[ABOUT THIS TASK]
Write the next part of the news text below about Kim Kyong-hui being cut from a North Korean documentary, beginning right after its final sentence.

[READING TEXT]
:::::

Chosun Ilbo newspaper reported that while the original screening featuring Ms Kim (as shown circled above), a re-run shown on Tuesday depicts a scene in which only Kim Jong-un, his wife, and male military officials are visible.

Kim Kyong-hui, 67, is the widow of Jang Song-taek who was recently executed. It was believed she would always remain ‘safe’ under her nephew’s brutal regime, leading analysts to say that her disappearance from the documentary is ominous. Ms Kim’s safety from purging or execution had always been assumed because she is the daughter of North Korean founder Kim Il-sun and the sister of the late leader, Kim Jong-il. Despite all this, Ms Kim is still associated with a husband who was publicly denounced as a traitor and executed in December.

:::::

[AVAILABLE DATA]
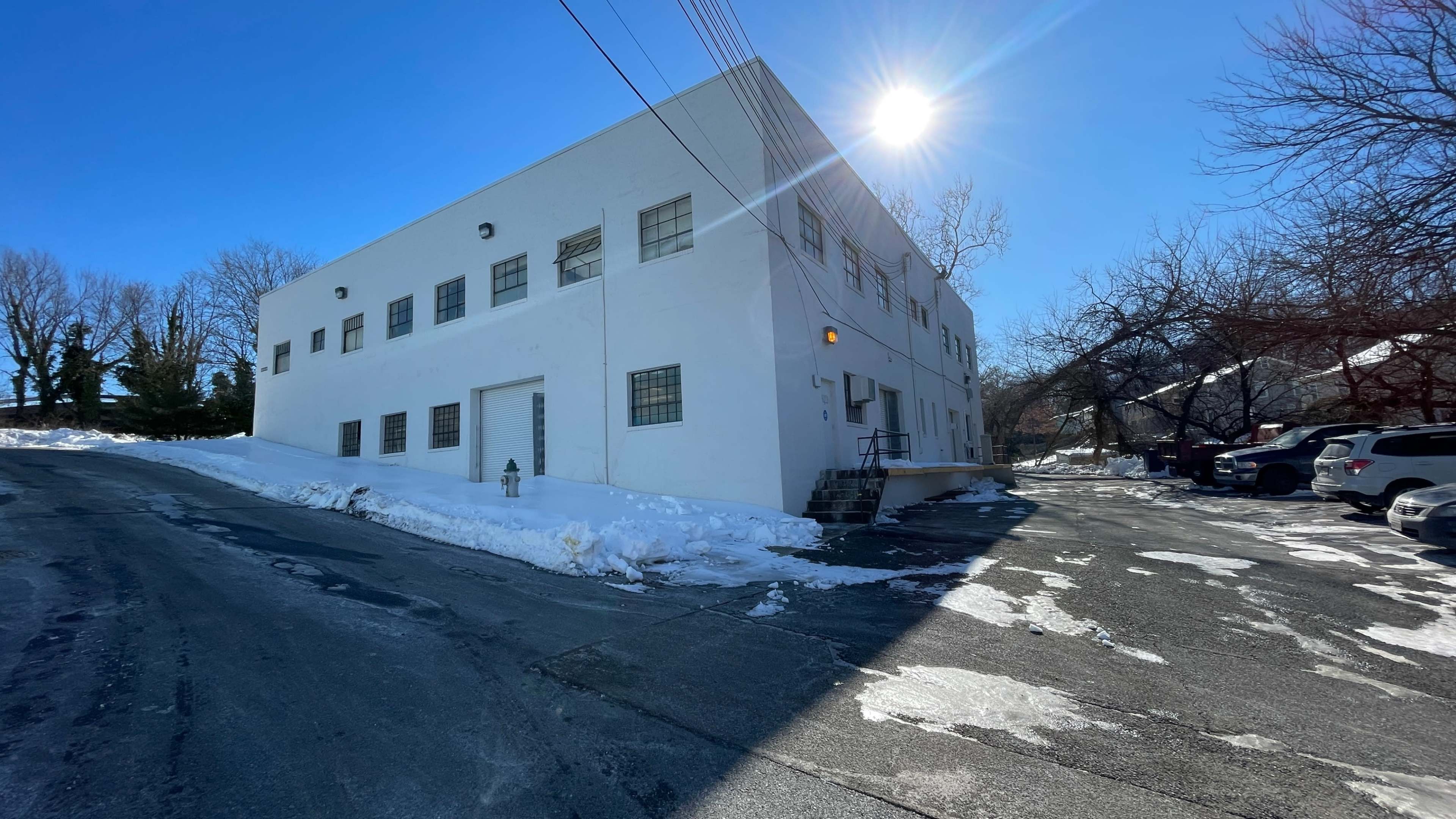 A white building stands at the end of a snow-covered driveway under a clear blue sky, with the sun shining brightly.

:::::

[SOLVED PROBLEM]
Until January this year, Ms Kim was frequently seen at the side of her nephew and his wife at public events. In the footage in question, which aired in January, she was seen walking with the leader and his wife towards the Kumsusan Palace of the Sun in the capital, Pyongyang, to pay tribute to the embalmed bodies of former leaders Kim Il-sung and Kim Jong-il.

The apparent ‘disappearance’ of Kim Kyong-hui has led to speculation that her place in high positions in the Workers’ Party has been taken by Kim Jong-un’s younger sister, Yo-jong.